EXCERPTED PASSAGE:
━━━━━━━━━━━━━━━━━━━━
Perhaps. Question mark? Certainly.


The New York Philharmonic, founded in 1842, is the oldest
orchestra in the United States, and one of the oldest in
the world. That vaunted history can be a drag. The smallest
deviation from tradition is agonizingly questioned, and the
tiniest step is heralded as a moonwalk. When Mehta
announced a piece of unsurprising news this month -- that
the orchestra is renewing Maazel's contract -- he
simultaneously divulged that over the same three-year
period he is anointing a couple of well-regarded younger
Americans, David Robertson and Alan Gilbert, each to
present coherent programs for two weeks a season. (He
didn't reveal that he had pursued two additional conductors
of the same generation, Esa Pekka-Salonen of the Los
Angeles Philharmonic and Antonio Pappano of the Royal Opera
House Covent Garden; both were unable to make the
commitment, at least for the first season.) In addition,
for four weeks a season he has engaged the distinguished
Riccardo Muti of La Scala in Milan, whom he tried
unsuccessfully to hire as music director back in 2000. That
painfully public courtship culminated instead in the
appointment of Maazel, a safe, unexciting choice that was
seen as a stopgap but that has evolved into a seven-year
stint.
━━━━━━━━━━━━━━━━━━━━
PROBLEM A:
Copy the records from the line containing "At what distance is the" through the end of the records, keeping every character unchanged.
The records that follow have no connection to the text.
━━━━━━━━━━━━━━━━━━━━
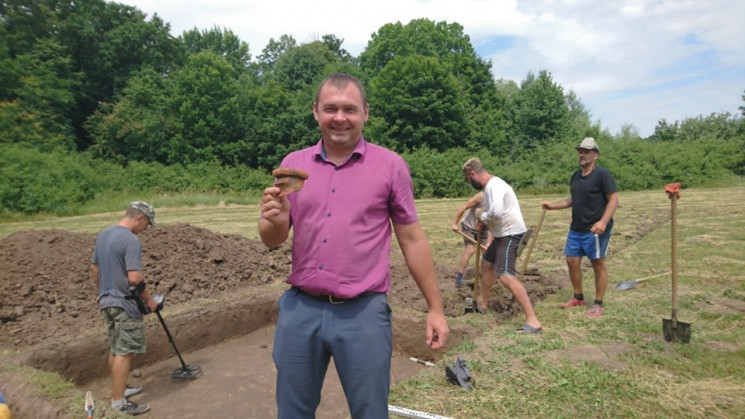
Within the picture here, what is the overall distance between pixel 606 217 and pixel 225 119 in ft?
107

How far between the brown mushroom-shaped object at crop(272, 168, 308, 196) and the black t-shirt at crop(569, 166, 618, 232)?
4365 millimetres

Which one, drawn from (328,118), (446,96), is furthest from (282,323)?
(446,96)

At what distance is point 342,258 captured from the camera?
2070 millimetres

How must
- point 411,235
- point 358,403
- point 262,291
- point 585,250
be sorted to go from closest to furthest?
1. point 358,403
2. point 411,235
3. point 585,250
4. point 262,291

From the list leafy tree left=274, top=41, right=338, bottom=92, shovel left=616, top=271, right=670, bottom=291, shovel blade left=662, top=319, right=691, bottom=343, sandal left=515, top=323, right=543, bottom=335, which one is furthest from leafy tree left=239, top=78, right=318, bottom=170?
shovel blade left=662, top=319, right=691, bottom=343

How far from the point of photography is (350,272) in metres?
2.06

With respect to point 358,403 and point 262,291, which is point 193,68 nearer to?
point 262,291

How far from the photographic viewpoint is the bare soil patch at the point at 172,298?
5086mm

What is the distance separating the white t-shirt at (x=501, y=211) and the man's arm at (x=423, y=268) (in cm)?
306

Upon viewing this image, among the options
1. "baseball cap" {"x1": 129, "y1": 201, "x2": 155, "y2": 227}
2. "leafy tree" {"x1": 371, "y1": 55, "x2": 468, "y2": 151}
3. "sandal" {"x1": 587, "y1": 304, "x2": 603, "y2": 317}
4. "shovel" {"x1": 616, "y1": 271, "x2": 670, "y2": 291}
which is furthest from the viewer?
"leafy tree" {"x1": 371, "y1": 55, "x2": 468, "y2": 151}

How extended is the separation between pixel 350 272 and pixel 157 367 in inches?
180

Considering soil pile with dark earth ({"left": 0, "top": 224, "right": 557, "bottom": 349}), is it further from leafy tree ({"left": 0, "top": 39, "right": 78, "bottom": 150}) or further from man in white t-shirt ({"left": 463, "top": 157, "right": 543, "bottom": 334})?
leafy tree ({"left": 0, "top": 39, "right": 78, "bottom": 150})

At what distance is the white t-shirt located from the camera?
201 inches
━━━━━━━━━━━━━━━━━━━━
PROBLEM B:
Extract the entire New York Philharmonic passage word for word, with nothing altered.

COMPLETE OUTPUT A:
At what distance is the white t-shirt located from the camera?
201 inches

COMPLETE OUTPUT B:
Perhaps. Question mark? Certainly.


The New York Philharmonic, founded in 1842, is the oldest
orchestra in the United States, and one of the oldest in
the world. That vaunted history can be a drag. The smallest
deviation from tradition is agonizingly questioned, and the
tiniest step is heralded as a moonwalk. When Mehta
announced a piece of unsurprising news this month -- that
the orchestra is renewing Maazel's contract -- he
simultaneously divulged that over the same three-year
period he is anointing a couple of well-regarded younger
Americans, David Robertson and Alan Gilbert, each to
present coherent programs for two weeks a season. (He
didn't reveal that he had pursued two additional conductors
of the same generation, Esa Pekka-Salonen of the Los
Angeles Philharmonic and Antonio Pappano of the Royal Opera
House Covent Garden; both were unable to make the
commitment, at least for the first season.) In addition,
for four weeks a season he has engaged the distinguished
Riccardo Muti of La Scala in Milan, whom he tried
unsuccessfully to hire as music director back in 2000. That
painfully public courtship culminated instead in the
appointment of Maazel, a safe, unexciting choice that was
seen as a stopgap but that has evolved into a seven-year
stint.